Goal - to help create the future dairy industry. An example:
New Zealand Agricultural Greenhouse Gas Research Centre opened
The New Zealand Agricultural Greenhouse Gas Research Centre
A new Centre to research agricultural greenhouse gas issues is being hosted by AgResearch at its Grasslands campus and was officially opened by the Prime Minister in March this year.
Backed by $5 million of Government funding a year for the next 10 years, the New Zealand Agricultural Greenhouse Gas Research Centre is a partnership between AgResearch, DairyNZ, Landcare Research, Lincoln University, Massey University, NIWA, Plant & Food Research, the Pastoral Greenhouse Gas Research Consortium and Scion.
Director Dr Harry Clark says the Centre will fund and co-ordinate research to reduce methane and nitrous oxide emissions and to increase the rate of soil carbon accumulation.
While agriculture creates about half New Zealand’s greenhouse gas emissions, it also generates about 44% of the country’s merchandise export earnings.
“The challenge is to find ways for New Zealand to meet its international greenhouse gas emission obligations, without reducing agricultural output,” Dr Clark said.
In one project, the Centre will provide additional funding to a Pastoral Greenhouse Gas Research Consortium programme in which AgResearch scientists are exploring the genetics behind a low-methane sheep flock; this programme could eventually result in breeding programmes for low-emission animals.
A three year project funded by MAF through the Sustainable Land Management and Climate Change Fund is screening a broad range of plants to determine whether there are plant species or traits that can reduce methane emissions.
Another project looking at reducing methane emissions focuses on designing molecules to inhibit enzyme reactions essential to methanogen function.

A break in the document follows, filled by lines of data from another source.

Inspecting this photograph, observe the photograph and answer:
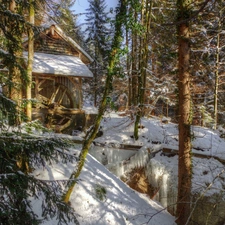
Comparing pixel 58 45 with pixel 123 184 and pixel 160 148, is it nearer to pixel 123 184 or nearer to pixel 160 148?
pixel 160 148

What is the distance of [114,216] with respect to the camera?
19.1 feet

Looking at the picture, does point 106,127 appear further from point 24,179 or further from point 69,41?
point 24,179

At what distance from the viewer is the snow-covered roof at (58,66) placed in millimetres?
10094

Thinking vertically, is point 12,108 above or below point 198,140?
above

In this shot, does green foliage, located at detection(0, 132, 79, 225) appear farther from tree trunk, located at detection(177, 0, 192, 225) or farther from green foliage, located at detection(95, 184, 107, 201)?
tree trunk, located at detection(177, 0, 192, 225)

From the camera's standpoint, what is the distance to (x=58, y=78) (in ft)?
38.8

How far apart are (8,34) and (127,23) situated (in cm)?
285

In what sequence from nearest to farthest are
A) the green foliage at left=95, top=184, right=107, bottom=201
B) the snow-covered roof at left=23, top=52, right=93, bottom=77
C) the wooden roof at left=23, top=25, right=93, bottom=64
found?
the green foliage at left=95, top=184, right=107, bottom=201 → the snow-covered roof at left=23, top=52, right=93, bottom=77 → the wooden roof at left=23, top=25, right=93, bottom=64

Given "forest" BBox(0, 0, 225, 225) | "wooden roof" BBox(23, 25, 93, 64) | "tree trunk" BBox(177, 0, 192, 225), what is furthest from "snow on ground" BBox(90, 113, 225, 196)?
"wooden roof" BBox(23, 25, 93, 64)

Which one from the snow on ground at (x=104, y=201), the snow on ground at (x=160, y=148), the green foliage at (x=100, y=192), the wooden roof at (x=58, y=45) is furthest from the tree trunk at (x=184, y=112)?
the wooden roof at (x=58, y=45)

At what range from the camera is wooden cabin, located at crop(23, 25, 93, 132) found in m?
10.6

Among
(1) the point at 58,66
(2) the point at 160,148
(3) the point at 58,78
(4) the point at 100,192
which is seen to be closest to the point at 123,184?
(4) the point at 100,192

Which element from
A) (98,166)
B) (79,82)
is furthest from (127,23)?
(79,82)

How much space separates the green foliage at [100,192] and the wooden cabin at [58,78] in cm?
523
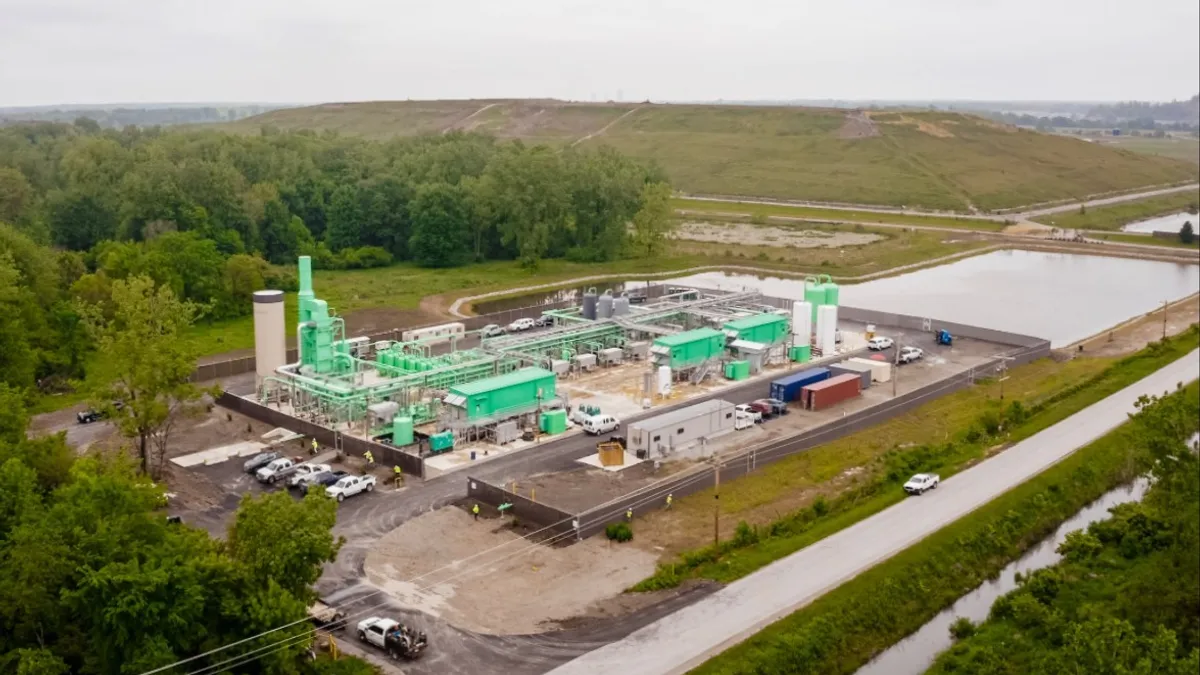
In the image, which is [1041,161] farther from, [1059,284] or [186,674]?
[186,674]

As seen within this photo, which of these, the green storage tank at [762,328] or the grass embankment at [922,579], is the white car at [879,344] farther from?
the grass embankment at [922,579]

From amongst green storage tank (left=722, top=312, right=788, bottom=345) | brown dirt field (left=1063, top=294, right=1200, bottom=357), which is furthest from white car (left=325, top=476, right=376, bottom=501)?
brown dirt field (left=1063, top=294, right=1200, bottom=357)

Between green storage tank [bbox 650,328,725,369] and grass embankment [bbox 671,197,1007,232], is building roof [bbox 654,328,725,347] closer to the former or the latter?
green storage tank [bbox 650,328,725,369]

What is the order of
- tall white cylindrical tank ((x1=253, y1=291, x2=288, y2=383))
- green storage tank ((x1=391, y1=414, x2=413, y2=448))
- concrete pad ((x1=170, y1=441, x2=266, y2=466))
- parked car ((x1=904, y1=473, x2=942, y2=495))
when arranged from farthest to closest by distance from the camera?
tall white cylindrical tank ((x1=253, y1=291, x2=288, y2=383)) < green storage tank ((x1=391, y1=414, x2=413, y2=448)) < concrete pad ((x1=170, y1=441, x2=266, y2=466)) < parked car ((x1=904, y1=473, x2=942, y2=495))

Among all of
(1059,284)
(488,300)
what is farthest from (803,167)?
(488,300)

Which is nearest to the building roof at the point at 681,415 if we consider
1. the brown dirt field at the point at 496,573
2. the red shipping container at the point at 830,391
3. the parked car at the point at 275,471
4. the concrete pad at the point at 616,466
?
the concrete pad at the point at 616,466
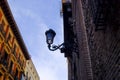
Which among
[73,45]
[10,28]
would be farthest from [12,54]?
[73,45]

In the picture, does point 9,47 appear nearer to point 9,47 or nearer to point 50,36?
point 9,47

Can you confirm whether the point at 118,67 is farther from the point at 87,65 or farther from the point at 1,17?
the point at 1,17

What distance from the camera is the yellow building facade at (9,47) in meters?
28.8

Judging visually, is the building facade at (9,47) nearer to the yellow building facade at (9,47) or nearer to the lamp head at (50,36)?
the yellow building facade at (9,47)

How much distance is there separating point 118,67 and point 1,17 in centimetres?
2795

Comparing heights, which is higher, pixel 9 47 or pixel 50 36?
pixel 50 36

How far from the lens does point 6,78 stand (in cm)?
2936

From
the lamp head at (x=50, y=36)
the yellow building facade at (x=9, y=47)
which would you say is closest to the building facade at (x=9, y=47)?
the yellow building facade at (x=9, y=47)

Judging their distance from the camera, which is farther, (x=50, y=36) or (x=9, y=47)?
(x=9, y=47)

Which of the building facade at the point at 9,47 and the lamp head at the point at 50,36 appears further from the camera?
the building facade at the point at 9,47

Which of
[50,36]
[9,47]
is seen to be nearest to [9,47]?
[9,47]

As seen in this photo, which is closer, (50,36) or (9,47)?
(50,36)

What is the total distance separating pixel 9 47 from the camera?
3166cm

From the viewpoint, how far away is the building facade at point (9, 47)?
94.5ft
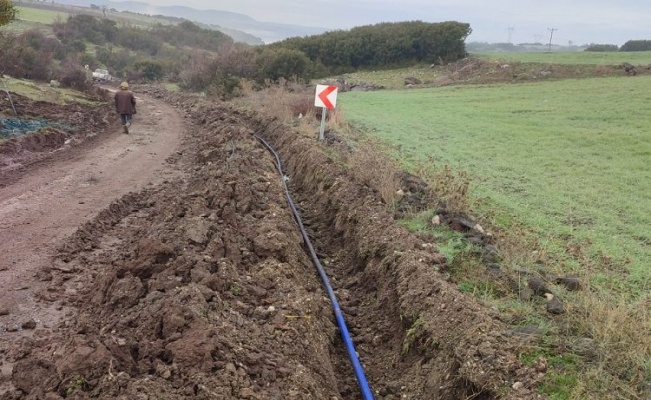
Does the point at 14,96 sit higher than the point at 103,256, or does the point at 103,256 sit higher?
the point at 14,96

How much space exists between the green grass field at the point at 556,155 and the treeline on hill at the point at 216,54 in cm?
1318

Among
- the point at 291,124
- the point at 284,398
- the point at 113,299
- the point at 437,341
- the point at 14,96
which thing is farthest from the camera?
the point at 14,96

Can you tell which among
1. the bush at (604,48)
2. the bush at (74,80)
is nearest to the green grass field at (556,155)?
the bush at (74,80)

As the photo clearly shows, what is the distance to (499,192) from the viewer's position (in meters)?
10.6

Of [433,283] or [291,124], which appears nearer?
[433,283]

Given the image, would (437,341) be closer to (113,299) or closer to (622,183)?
(113,299)

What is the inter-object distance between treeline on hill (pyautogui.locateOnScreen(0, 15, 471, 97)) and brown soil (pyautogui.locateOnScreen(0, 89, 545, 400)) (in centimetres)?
2359

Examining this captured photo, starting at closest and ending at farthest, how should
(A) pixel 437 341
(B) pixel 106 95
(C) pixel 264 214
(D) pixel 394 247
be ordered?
(A) pixel 437 341 → (D) pixel 394 247 → (C) pixel 264 214 → (B) pixel 106 95

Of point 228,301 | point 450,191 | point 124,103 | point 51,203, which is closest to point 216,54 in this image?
point 124,103

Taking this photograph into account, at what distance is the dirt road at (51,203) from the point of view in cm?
621

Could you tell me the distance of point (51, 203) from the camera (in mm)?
9859

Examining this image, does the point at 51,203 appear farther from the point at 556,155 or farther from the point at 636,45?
the point at 636,45

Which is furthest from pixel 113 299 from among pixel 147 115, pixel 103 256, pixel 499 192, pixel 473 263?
pixel 147 115

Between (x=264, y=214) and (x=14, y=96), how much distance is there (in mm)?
18968
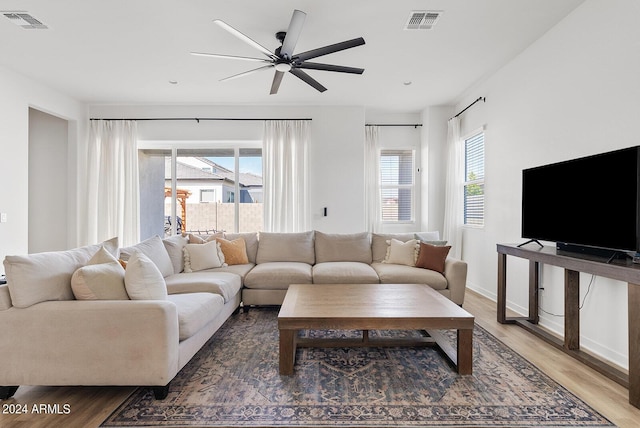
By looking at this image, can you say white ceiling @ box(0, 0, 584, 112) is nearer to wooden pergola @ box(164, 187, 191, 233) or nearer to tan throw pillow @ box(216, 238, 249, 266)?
wooden pergola @ box(164, 187, 191, 233)

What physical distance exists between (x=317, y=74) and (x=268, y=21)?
4.01 ft

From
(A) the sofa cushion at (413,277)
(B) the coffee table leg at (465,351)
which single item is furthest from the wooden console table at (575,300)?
(B) the coffee table leg at (465,351)

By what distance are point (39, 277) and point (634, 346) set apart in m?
3.34

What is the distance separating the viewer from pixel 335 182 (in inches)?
205

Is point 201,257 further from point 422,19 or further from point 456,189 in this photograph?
point 456,189

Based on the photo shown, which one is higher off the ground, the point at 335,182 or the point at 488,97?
the point at 488,97

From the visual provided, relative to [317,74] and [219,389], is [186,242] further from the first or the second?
[317,74]

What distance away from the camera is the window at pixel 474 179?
4.39 metres

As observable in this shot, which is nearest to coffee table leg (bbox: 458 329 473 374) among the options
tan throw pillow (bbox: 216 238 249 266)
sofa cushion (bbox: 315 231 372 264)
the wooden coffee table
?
the wooden coffee table

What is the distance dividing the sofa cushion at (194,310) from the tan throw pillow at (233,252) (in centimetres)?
123

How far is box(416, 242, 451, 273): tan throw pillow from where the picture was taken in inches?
144

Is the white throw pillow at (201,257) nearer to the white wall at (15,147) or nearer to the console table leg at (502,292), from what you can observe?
the white wall at (15,147)

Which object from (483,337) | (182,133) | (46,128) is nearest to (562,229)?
(483,337)

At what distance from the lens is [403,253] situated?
12.9ft
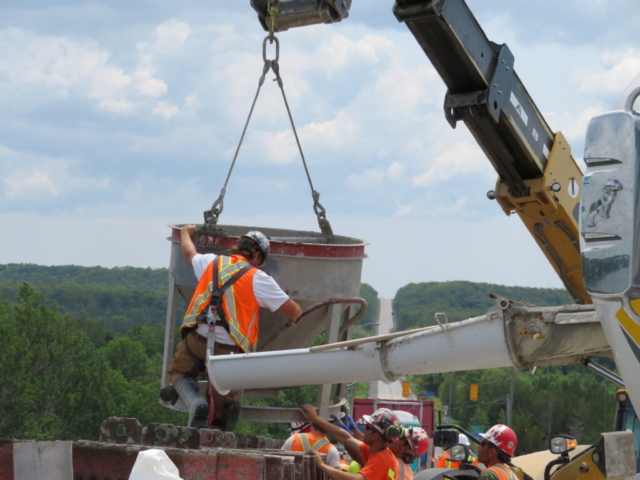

And yet another project aims to create profitable, carbon-friendly farming systems by measuring how farm management decisions influence the carbon footprint and the economic performance of pastoral farms.
The Centre will also play a key role in the country’s science input into a worldwide initiative, the Global Research Alliance. This is a New Zealand Government initiative announced in Copenhagen last year which now comprises 29 countries. Its inaugural meeting was held in April this year in Wellington.